• _What you have to do_: Within the entries below, find every line that has the string "site", then copy it.

• _Data records_:
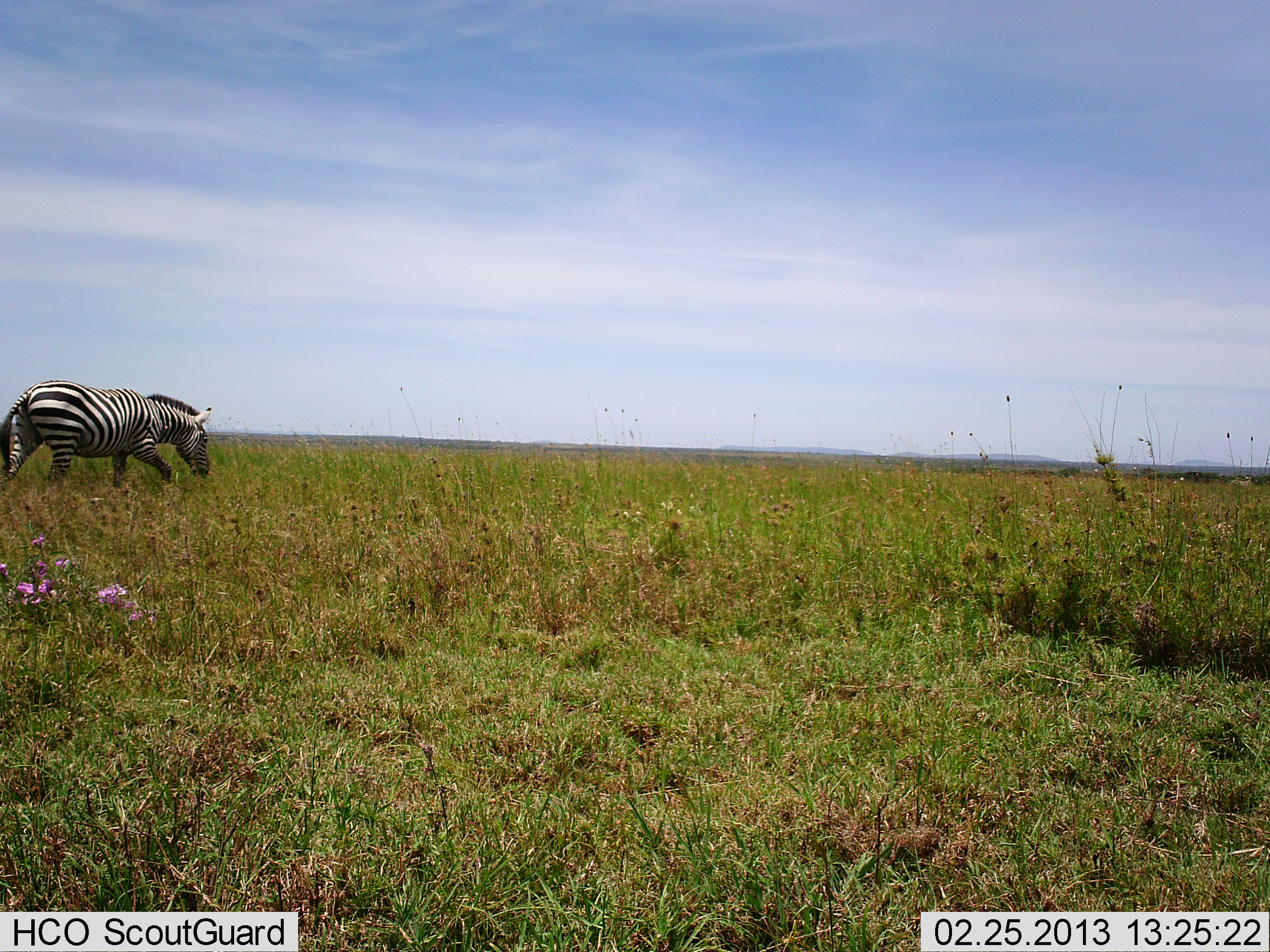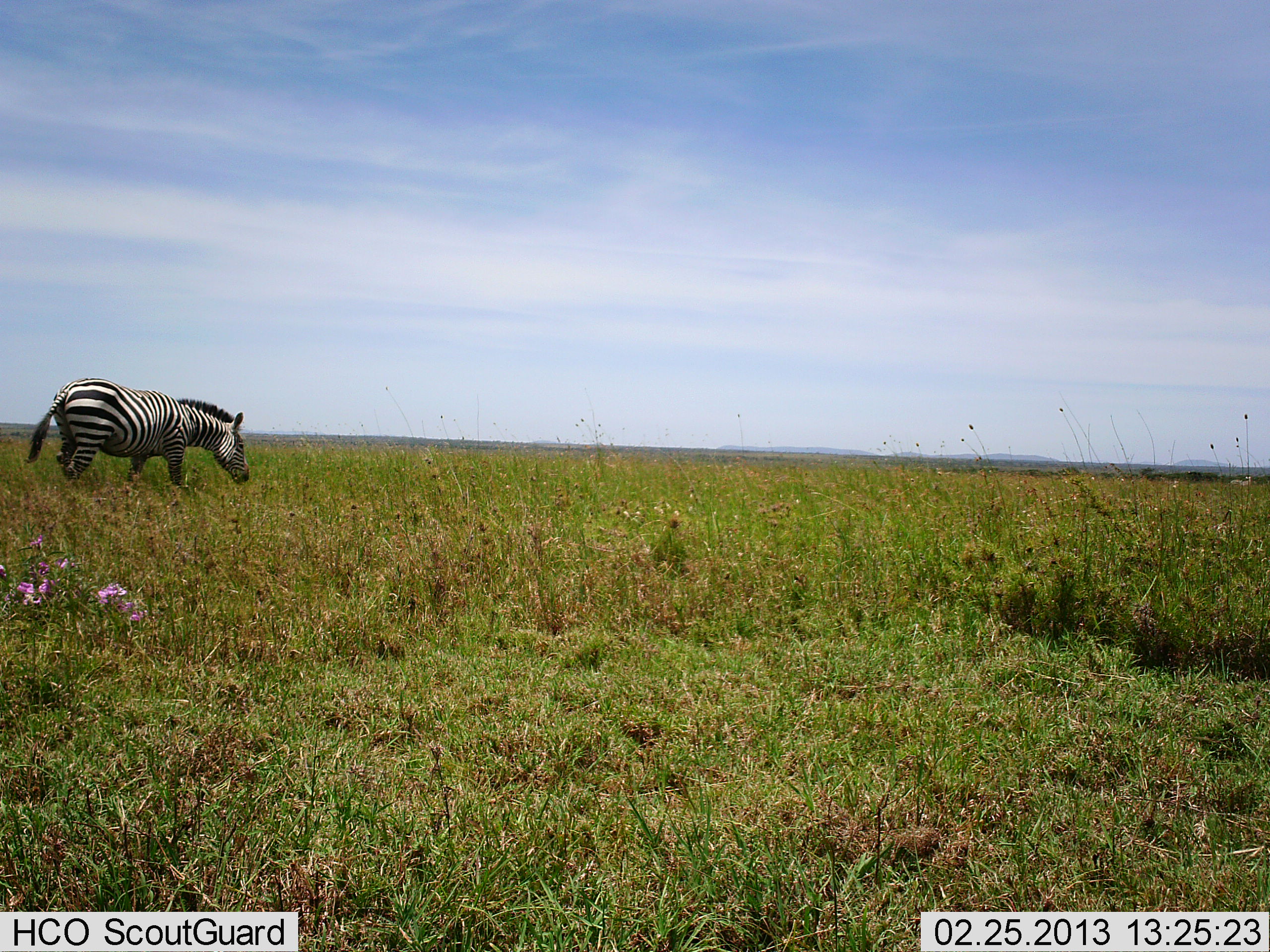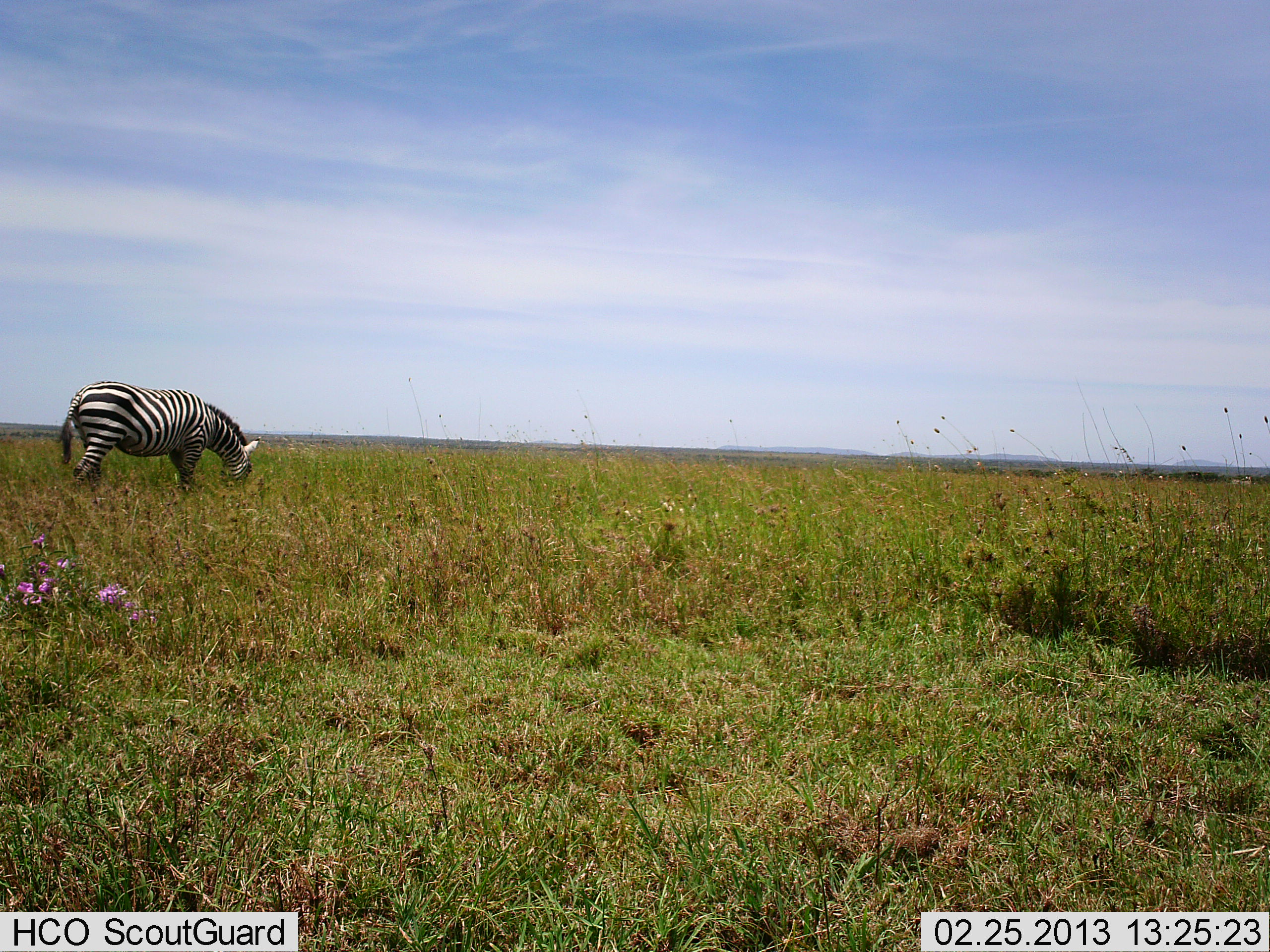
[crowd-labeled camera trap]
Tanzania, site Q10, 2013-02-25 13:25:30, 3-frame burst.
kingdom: Animalia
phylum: Chordata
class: Mammalia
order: Perissodactyla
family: Equidae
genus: Equus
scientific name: Equus quagga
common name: plains zebra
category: zebra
Zebra (plains zebra) (Equus quagga), count 1. Behavior (volunteer vote fractions): standing 9%, resting 0%, moving 73%, interacting 0%. Young present (vote fraction): 0%. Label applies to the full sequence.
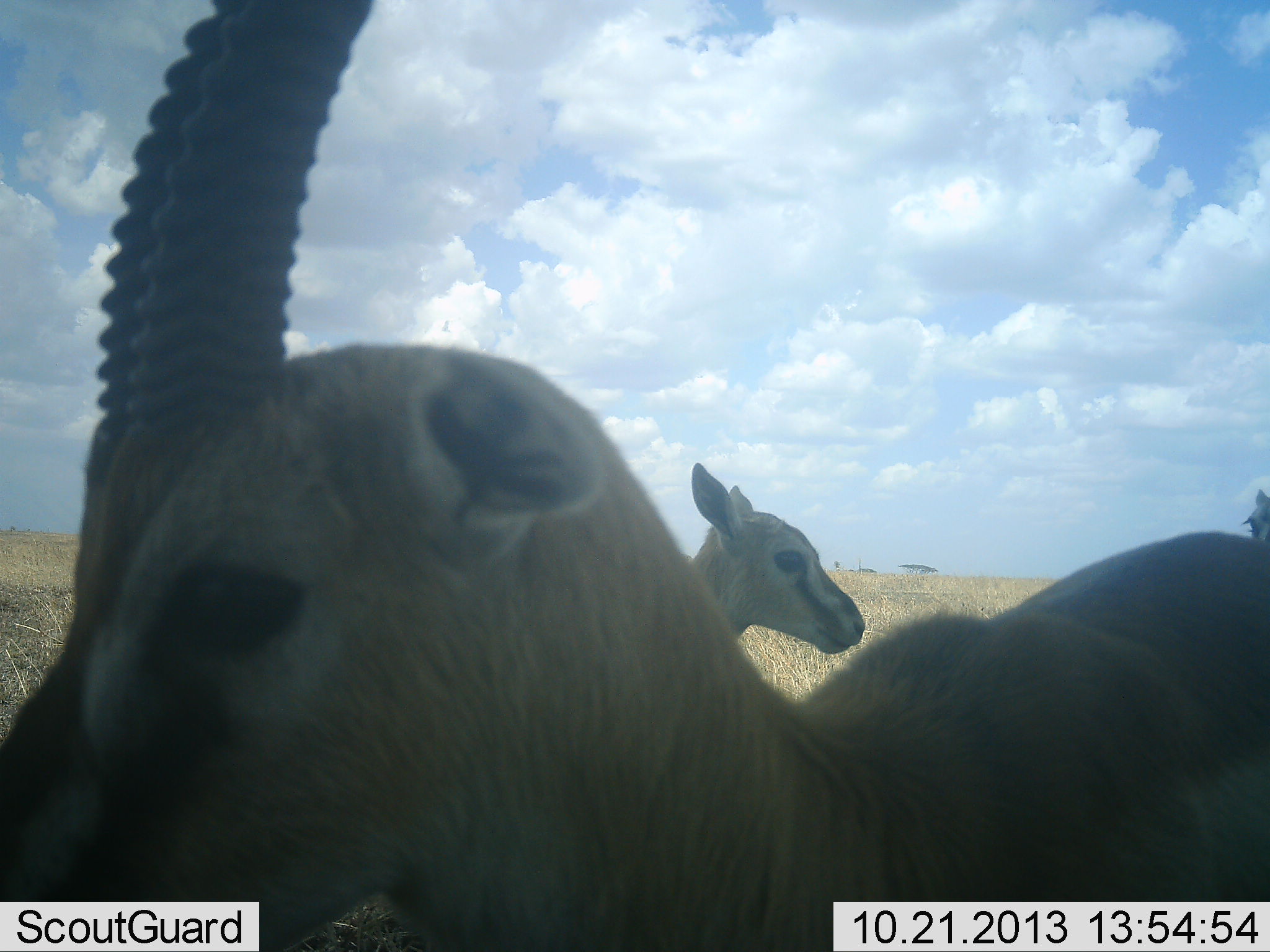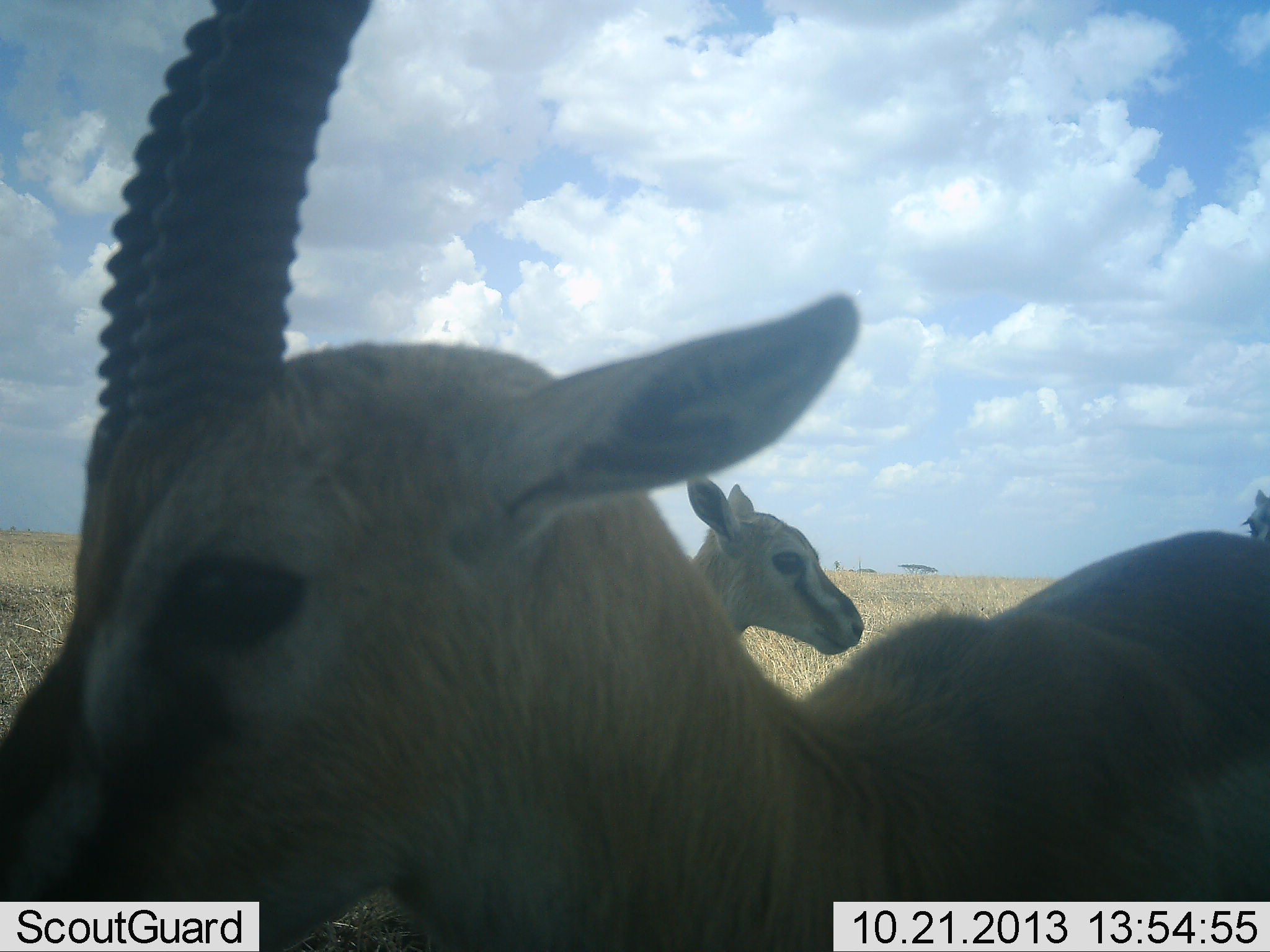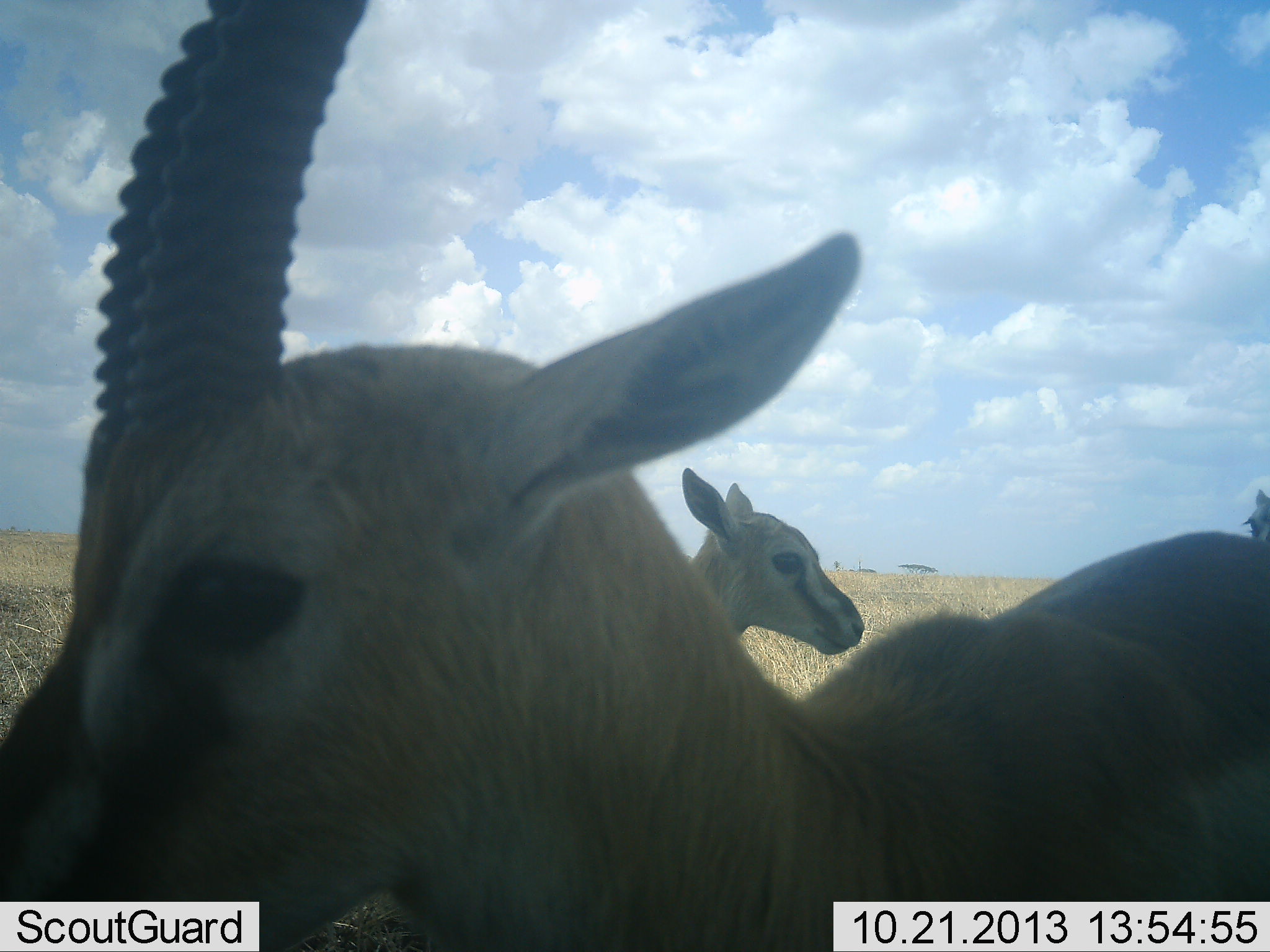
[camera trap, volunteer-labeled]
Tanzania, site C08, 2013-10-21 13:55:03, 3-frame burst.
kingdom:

• _Response to the exercise_:
Tanzania, site Q10, 2013-02-25 13:25:30, 3-frame burst.
Tanzania, site C08, 2013-10-21 13:55:03, 3-frame burst.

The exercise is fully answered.